**Directions**
Extend the post on building a smooth cutoff function from a rescaled primitive, starting right after its last sentence.

--- start of Excerpt to read ---

I'm currently reading a paper where they construct a $C^\infty$ function $\varphi$ on $\mathbb{R}$ that is symmetric and decreasing on $\mathbb{R}^+$ supported on $[-1,1]$ such that $0\leq \varphi(x)\leq 1$ and $\varphi(x)=1$ if $x\in [-\frac12,\frac12]$.
They create an example of such a function and say the following:
"We realized the function $\varphi$ of §2 by connecting the levels $0$ and $1$ with a function that is the primitive, suitably rescaled of the function $x → e^{−(1−x^2)^{−1}}$, set to be equal to $0$ outside $[−1, 1]$."
They go on to use this function heavily in simulations but never give a closed form for it.

--- end of Excerpt to read ---
--- start of Data listing ---

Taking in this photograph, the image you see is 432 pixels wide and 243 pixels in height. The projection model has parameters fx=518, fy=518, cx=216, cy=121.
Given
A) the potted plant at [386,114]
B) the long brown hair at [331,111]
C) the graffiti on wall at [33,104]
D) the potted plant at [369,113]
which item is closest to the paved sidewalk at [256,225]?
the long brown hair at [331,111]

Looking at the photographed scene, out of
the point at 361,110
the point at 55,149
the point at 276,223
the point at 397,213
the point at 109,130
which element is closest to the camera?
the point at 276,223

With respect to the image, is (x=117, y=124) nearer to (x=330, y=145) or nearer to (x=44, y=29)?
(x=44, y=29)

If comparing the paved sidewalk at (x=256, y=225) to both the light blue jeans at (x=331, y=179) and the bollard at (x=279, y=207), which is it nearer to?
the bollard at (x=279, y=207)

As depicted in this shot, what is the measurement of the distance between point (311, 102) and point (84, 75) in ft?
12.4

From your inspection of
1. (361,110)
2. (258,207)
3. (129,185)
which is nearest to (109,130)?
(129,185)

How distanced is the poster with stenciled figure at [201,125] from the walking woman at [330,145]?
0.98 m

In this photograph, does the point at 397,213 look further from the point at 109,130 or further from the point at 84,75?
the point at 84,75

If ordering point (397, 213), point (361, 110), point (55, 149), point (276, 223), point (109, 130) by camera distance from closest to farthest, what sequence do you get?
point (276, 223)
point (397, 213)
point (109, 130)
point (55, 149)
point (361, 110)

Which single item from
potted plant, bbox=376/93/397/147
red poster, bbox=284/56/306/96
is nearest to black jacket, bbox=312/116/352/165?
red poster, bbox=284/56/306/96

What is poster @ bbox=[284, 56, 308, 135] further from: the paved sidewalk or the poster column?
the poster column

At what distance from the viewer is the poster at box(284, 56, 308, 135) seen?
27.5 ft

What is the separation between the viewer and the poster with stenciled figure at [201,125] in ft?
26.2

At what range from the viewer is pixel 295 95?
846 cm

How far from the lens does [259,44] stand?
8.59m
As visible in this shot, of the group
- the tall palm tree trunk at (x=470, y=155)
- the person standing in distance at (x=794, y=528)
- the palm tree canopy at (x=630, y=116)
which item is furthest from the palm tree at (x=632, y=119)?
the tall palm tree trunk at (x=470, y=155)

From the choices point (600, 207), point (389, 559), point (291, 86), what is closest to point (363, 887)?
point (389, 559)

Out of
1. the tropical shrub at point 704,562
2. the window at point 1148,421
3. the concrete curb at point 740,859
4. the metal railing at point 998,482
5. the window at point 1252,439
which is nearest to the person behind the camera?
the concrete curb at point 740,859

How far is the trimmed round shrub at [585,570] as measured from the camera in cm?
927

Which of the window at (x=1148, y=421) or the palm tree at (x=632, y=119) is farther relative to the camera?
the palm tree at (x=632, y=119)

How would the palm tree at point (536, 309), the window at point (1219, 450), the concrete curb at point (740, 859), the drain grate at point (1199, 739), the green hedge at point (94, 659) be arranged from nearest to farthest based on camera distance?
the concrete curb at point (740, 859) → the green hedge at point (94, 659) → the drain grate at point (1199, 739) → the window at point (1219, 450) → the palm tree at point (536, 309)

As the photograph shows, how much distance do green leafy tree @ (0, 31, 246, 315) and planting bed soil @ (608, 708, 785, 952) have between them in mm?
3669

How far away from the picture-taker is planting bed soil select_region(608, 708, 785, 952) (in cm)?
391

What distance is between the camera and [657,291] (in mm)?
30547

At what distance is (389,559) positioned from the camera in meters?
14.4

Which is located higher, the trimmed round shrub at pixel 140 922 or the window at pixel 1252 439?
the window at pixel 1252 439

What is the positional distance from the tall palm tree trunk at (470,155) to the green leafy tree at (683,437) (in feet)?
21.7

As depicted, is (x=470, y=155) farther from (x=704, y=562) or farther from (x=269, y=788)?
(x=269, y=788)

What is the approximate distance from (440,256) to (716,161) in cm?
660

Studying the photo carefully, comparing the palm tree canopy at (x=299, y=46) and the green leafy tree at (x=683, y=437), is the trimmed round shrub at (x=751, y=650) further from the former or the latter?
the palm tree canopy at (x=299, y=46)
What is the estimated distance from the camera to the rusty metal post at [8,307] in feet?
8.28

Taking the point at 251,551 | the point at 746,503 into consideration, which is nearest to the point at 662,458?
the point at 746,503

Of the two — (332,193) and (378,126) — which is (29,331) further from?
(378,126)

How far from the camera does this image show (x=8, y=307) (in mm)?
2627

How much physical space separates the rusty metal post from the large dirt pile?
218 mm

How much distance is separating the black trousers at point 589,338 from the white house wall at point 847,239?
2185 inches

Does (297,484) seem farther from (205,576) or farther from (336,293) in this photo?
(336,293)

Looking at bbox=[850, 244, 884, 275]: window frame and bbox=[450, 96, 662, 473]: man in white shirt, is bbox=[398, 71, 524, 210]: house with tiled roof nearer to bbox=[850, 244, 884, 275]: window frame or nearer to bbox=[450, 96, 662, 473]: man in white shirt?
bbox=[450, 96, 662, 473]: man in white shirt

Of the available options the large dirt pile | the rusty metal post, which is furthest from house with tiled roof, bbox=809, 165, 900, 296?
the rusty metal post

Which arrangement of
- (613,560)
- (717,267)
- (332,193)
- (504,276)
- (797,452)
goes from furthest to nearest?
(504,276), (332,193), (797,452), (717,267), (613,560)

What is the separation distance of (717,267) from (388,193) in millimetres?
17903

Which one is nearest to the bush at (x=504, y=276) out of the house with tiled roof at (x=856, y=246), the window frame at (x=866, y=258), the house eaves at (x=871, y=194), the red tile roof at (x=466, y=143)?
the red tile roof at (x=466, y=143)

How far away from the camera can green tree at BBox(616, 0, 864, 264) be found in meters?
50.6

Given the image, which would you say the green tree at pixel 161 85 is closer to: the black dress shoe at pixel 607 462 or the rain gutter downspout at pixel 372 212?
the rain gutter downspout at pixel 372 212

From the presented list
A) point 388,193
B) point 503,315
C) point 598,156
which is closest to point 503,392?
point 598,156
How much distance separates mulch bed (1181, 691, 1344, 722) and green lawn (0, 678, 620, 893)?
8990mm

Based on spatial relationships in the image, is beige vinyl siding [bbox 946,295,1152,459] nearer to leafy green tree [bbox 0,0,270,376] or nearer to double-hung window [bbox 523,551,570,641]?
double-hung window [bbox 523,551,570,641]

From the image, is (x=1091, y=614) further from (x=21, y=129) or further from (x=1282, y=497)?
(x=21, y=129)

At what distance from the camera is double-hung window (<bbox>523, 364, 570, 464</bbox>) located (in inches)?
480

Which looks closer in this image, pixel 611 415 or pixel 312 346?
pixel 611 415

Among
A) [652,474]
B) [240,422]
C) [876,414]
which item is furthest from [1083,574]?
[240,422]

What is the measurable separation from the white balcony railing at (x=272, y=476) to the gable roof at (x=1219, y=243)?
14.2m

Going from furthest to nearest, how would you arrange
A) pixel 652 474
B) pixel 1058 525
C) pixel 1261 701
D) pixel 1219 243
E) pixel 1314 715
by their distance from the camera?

--- end of Data listing ---

**Response**
I am fine with the idea of this function's construction in almost every aspect except for one. There is no closed form for the primitive of $e^{\frac{-1}{1-x^2}}$ right? Is there a clever trick here that I'm missing? Or perhaps, am I misunderstanding the language used here and we aren't working with an antiderivative of this function.
Also, I believe I am right in saying one could just use the function itself, rather than its primitive, in much the same way, in order to construct another example of such a $\varphi$. Is this correct?
Any help would be much appreciated.